Desde mi ventana
Carmen Heras

El tipo llega corriendo y se coloca el primero en la fila. Lo hace con tanta prisa que se cruza con mi carro de la compra y me obliga a girarlo de golpe para no atropellarlo.”Un maleducado, pienso, menudo chiquillo”. Lleva solo una barra de pan, así que no importa mucho que se cuele, a la orden dada desde un altavoz del supermercado anunciando que abren una nueva caja (“coloquénse ustedes …”), precisamente aquella en el que, en fila india, vamos alineándonos.

Le miro y algo debe de ver de desdén en mi mirada porque se revuelve, ya saliendo, mientras espera la vuelta del cobro: “No me mire así, señora, porque yo estaba antes que usted…” Me quedo atónita, tenemos a un pendenciero. “Ah, ¿no puedo mirarlo?”. “¡Pues no, no puede!” (me grita).Y se “engancha” conmigo. O al menos lo intenta. El hombre ya no es un “pollito”, así por encima yo le calculo unos setenta años, va vestido de clásico, pero, al parecer, está desubicado. O bebe vinagre con el desayuno. La cajera sonríe, “por lo bajini”, cruzamos las miradas: “No tiene razón (le digo), pero por adelantar un par de minutos no merece la pena discutir”. La muchacha, muy joven, asiente.

Menudo micro relato. Con inicio, nudo y desenlace aunque los tres sean bastante corrientuchos. Servirá el pretexto, más común de lo qué parece, de un equivocado amor propio y de esa implícita capacidad de algunos de ofenderse en los pequeños detalles y transigir con el resto. El otro día, alguien me preguntó que hubiera pasado en Extremadura si sus dirigentes máximos hubieran vivido y trabajado en la provincia de Caceres, en vez de provenir siempre de la de Badajoz. “Posiblemente lo mismo -dije-”. O puede que no, nunca lo sabremos. Dos provincias que, antes del establecimiento por ley de la Autonomía, miraban una hacia el norte y otra hacia el sur. Con características sociológicas muy distintas. Con un relato común de intereses regionales bien pergueñado, aunque aún hoy -en que es sobradamente conocida la importancia de las emociones en la percepción de cualquier asunto- no quepa ninguna duda de que, emocionalmente apenas nadie cree en esas claves. Los ejemplos se pueden contar por miles. Mucho más cuando la idea de región lleva tiempo resolviéndose con los “unos” no esperando a los “otros” -en una especie de competitividad o extrañamiento, nunca reconocidos en voz alta – y con los “otros” no tomando nunca la iniciativa con/sobre los “unos”, desde la argumentación de que el pescado que se pone en la mesa es pescado vendido y nunca fue propio de señores pelear a cara de perro por un cacho de pan (“que se lo queden”)

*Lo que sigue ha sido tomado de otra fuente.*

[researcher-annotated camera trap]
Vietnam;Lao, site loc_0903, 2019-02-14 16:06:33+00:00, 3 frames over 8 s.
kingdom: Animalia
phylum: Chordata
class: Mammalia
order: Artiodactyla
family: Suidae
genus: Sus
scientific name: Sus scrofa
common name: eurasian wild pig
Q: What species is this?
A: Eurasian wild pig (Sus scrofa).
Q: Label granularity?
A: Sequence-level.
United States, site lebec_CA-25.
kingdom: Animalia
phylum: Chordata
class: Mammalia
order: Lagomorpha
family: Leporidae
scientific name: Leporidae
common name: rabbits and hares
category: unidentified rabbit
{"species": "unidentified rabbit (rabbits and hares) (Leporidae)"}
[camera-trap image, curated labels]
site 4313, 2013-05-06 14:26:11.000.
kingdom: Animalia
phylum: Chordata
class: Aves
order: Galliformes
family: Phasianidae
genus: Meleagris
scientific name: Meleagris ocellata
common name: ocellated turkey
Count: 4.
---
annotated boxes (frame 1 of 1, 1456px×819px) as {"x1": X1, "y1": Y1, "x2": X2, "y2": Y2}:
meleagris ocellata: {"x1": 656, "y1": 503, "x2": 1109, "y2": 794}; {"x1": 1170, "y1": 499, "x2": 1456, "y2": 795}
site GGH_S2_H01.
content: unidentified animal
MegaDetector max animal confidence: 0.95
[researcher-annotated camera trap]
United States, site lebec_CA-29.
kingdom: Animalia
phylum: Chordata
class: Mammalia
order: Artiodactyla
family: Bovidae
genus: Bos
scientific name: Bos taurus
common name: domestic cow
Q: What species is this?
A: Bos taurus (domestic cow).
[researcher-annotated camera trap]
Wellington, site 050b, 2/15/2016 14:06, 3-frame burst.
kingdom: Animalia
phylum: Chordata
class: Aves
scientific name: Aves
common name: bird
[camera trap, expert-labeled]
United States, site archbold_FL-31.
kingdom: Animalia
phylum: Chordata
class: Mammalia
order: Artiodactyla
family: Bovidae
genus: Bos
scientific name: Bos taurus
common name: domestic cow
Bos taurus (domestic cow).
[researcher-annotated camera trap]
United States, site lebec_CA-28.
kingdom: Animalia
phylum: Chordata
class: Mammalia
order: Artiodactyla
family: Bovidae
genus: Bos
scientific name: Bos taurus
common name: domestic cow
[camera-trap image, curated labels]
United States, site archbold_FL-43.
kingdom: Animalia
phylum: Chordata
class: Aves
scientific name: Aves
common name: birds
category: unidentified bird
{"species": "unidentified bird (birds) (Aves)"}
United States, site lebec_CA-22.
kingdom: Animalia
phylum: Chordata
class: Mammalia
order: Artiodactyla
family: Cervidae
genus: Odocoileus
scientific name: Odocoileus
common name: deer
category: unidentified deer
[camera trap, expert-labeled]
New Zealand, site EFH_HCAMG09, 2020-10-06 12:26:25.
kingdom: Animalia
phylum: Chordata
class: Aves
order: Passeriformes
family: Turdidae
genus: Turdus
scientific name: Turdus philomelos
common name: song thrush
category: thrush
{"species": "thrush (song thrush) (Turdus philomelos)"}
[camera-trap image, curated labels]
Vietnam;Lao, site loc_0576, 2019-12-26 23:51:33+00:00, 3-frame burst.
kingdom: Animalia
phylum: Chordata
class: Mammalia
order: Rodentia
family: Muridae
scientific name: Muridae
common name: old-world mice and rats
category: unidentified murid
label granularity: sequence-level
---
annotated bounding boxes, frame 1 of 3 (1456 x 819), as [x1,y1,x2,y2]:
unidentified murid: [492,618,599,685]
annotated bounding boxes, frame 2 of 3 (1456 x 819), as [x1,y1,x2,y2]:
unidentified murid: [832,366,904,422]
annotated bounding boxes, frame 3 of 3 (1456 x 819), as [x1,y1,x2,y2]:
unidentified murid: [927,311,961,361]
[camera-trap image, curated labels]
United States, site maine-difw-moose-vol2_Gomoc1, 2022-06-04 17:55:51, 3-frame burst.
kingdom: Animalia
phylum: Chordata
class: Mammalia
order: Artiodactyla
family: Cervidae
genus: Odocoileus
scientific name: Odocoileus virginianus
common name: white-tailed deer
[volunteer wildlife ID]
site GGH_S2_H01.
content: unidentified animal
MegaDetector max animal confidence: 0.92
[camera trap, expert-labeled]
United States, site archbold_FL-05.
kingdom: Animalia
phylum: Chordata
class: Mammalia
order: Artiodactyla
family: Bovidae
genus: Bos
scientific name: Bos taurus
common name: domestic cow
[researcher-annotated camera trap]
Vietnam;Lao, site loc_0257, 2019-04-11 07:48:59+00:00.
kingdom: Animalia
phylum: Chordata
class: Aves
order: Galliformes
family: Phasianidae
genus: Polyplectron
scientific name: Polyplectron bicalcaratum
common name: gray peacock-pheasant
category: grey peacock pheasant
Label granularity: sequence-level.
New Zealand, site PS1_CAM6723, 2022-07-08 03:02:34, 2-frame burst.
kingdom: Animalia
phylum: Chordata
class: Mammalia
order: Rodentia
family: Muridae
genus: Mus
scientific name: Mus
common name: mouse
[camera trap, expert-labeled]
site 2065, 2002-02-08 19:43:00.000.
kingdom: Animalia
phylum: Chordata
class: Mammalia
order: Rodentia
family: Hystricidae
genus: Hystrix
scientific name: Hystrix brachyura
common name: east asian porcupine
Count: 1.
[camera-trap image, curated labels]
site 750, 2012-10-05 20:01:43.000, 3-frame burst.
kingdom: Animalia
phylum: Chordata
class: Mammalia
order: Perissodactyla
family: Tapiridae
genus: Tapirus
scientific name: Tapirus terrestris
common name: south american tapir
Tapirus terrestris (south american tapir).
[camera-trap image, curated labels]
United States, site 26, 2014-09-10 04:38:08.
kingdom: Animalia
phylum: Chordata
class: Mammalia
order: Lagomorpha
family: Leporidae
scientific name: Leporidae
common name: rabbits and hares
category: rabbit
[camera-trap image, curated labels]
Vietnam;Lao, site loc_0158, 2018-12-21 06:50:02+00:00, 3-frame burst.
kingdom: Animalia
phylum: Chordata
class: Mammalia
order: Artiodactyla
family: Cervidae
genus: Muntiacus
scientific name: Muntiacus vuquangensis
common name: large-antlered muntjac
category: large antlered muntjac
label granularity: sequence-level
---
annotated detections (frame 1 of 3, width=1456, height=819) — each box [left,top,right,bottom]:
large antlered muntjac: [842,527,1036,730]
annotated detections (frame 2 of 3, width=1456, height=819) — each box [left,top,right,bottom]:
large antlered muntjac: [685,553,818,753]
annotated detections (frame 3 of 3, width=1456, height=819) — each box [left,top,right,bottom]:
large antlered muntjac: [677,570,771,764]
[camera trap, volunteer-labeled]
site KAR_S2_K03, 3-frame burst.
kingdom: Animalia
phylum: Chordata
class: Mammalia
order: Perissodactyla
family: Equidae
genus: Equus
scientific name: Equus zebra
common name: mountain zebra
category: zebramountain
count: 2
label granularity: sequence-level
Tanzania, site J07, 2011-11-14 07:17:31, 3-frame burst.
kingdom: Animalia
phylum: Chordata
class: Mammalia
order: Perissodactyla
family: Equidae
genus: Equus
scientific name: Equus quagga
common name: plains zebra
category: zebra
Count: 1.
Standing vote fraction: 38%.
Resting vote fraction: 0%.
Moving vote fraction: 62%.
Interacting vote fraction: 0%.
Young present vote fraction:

En Cáceres hubo una época, tal vez subliminalmente aún existe, en la que (en hora de paseo por su calle principal) los viandantes que circulaban por una u otra acera estaban predestinados de antemano: por una, los niños y niñas de clase bien (leáse, los pijos), por la otra, el resto. Y nunca nadie debía cambiar de acera, cada cuál con los suyos. Cuando me lo contaron, recién llegada, allá por los años setenta, no pude por menos que burlarme, aunque hoy en día siga el mismo planteamiento encubierto, bien es verdad que trasladado a los clubes privados que en momentos singulares de la ciudad organizan las fiestas. Solo para sus asociados, claro.

Los viejos atavismos son difíciles de superar cuando hay un sentimiento clasista tan comúnmente aceptado. Por mucho que se actualicen las leyes no es posible cambiar de costumbres si pervive una y otra vez un relato social que enaltece el privilegio de unos sobre otros en cualquier bagatela sin sentido.